◆ **To do**:
Which lines of the items below contain the string 'single'? Show each such line in full, treating uppercase and lowercase as different.

_ _ _ _ _ _ _

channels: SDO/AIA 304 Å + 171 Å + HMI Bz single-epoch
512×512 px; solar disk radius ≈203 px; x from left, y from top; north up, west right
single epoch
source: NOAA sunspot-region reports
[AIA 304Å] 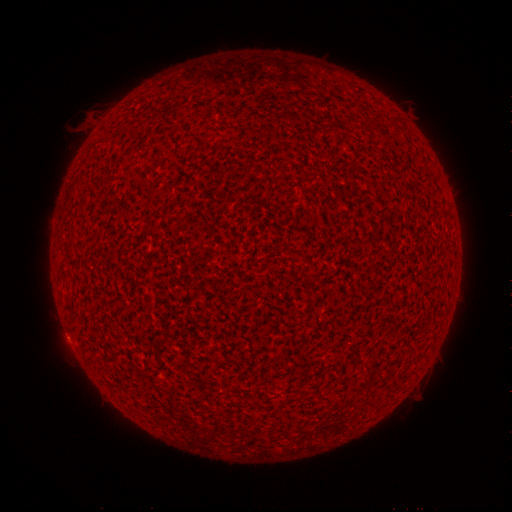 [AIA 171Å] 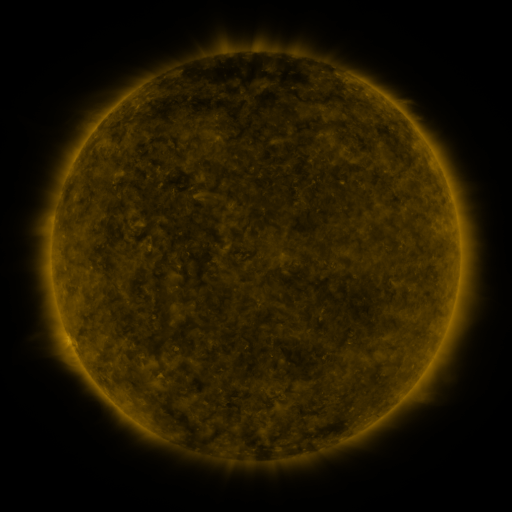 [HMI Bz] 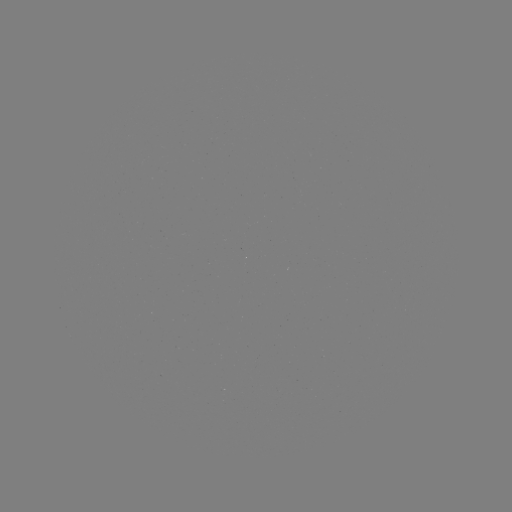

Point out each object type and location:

_ _ _ _ _ _ _

◆ **Answer to this problem**:
channels: SDO/AIA 304 Å + 171 Å + HMI Bz single-epoch
single epoch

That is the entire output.